┌─ SOURCE PASSAGE
NFL teams
Bill Barnwell, ESPN Staff Writer 7y

How Colts GM Ryan Grigson wasted away all his Luck

NFL, Indianapolis Colts

Editor's note: This story was originally published in October after the Colts' 2-4 start. After an 8-8 season, Grigson was fired on Saturday despite having three more years on his contract, and Colts owner Jim Irsay said the team will keep coach Chuck Pagano for 2017.


It looked like things were about to turn Indianapolis's way again last Sunday night. The Colts have been, in many ways, the luckiest franchise in football the past two decades. After producing a terrible season the year Peyton Manning entered the draft, they went 141-67 before Manning suffered a serious neck injury, yielding a second dismal season at the exact time Andrew Luck -- arguably the best quarterback prospect since Manning -- became available.
└─
**QUESTIONS TO ANSWER:**
1. From the article on the Colts and Ryan Grigson, return the passage starting at "NFL, Indianapolis Colts" and ending at "Pagano for 2017.".
2. Answer these questions using the article on the Colts and Ryan Grigson:
(a) How many years remained on Grigson's contract when he was fired?
(b) What was the Colts' record in the season that preceded his firing?
(c) What record did the Colts compile before Peyton Manning suffered his neck injury?
3. Extend the article on the Colts and Ryan Grigson, beginning immediately after its final sentence.
┌─ SUPPLIED DATA
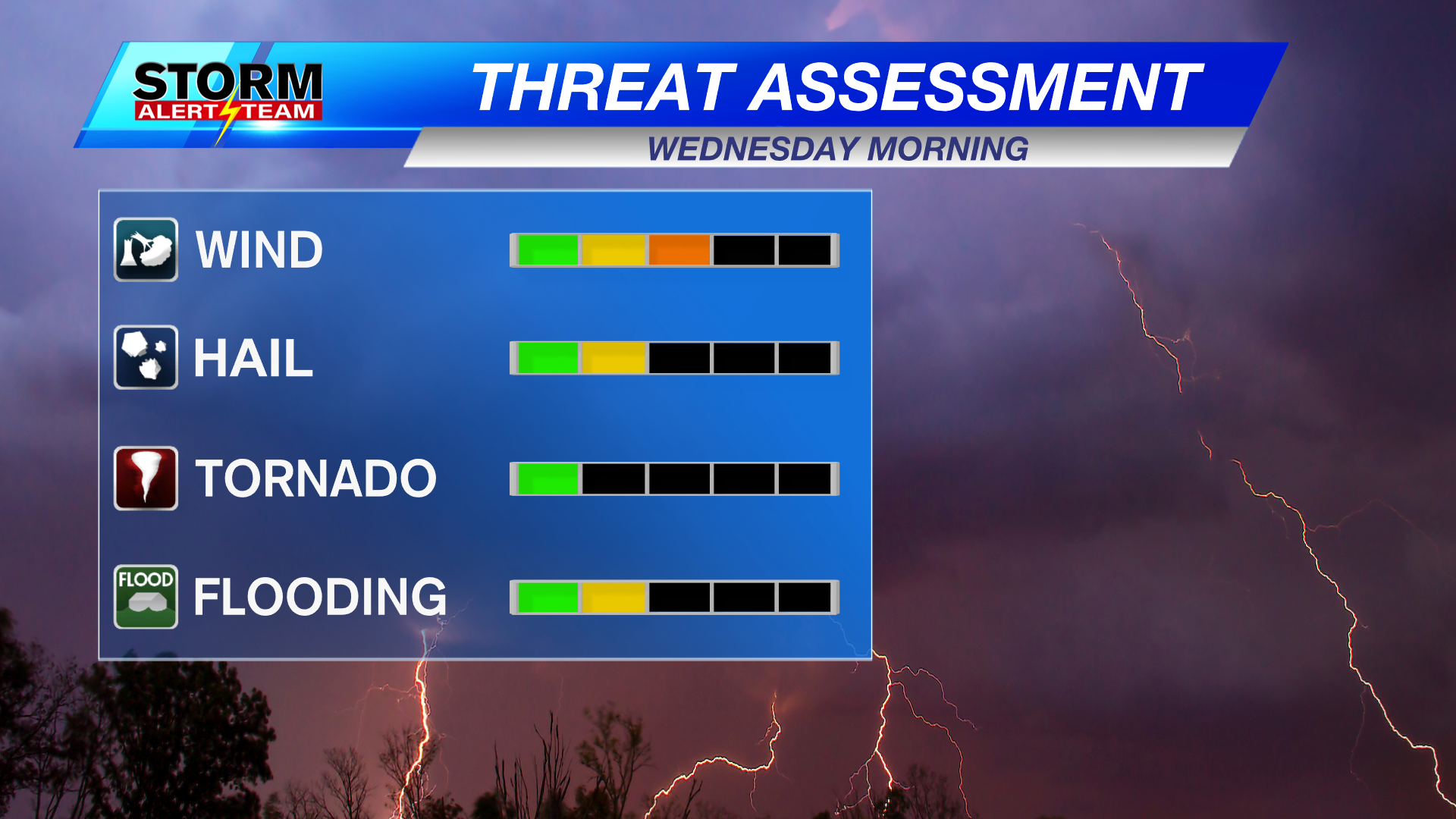 STORM ALERT TEAM

THREAT ASSESSMENT

WEDNESDAY MORNING

WIND

HAIL

TORNADO

FLOOD

FLOODING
└─
**ANSWERS TO THE TASKS:**
1.
NFL, Indianapolis Colts

Editor's note: This story was originally published in October after the Colts' 2-4 start. After an 8-8 season, Grigson was fired on Saturday despite having three more years on his contract, and Colts owner Jim Irsay said the team will keep coach Chuck Pagano for 2017.

2.
(a) Three years.
(b) 8-8.
(c) 141-67.

3.
The Colts have played in what has perennially been the NFL's worst division with Luck at the helm, finishing no better than 13th in DVOA and still managing to make it to the playoffs three times in four seasons. Indy has won a league-high 71.1 percent of its games decided by one touchdown or less over that time frame. Meanwhile, the other teams in their division have combined to go through seven permanent head coaches.

All of which brings us to last Sunday night. With 4:56 left to go against the Texans, the Colts had a win expectancy of 99 percent. From there, the defense fell apart. It allowed a third-and-10 conversion at midfield to DeAndre Hopkins. Then Lamar Miller danced through tackles for a touchdown. Then the Colts went three-and-out and Houston scored again to tie the score. And after Indianapolis got one more bit of luck by winning the overtime coin toss, Indy punted and the Texans kicked a game-winning field goal.

Houston's 26-23 win sent the Colts reeling. ESPN's Football Power Index now gives Indy just a 9.3 percent chance of winning its division, courtesy of a defensive collapse authored by general manager Ryan Grigson. It was Grigson who said earlier this month that the Colts are struggling to put together a defense because of the five-year, $122-million contract extension he handed Luck this past offseason. (The exact quote, in case you're curious: "When you pay Andrew what we did, it's going to take some time to build on the other side of the ball.")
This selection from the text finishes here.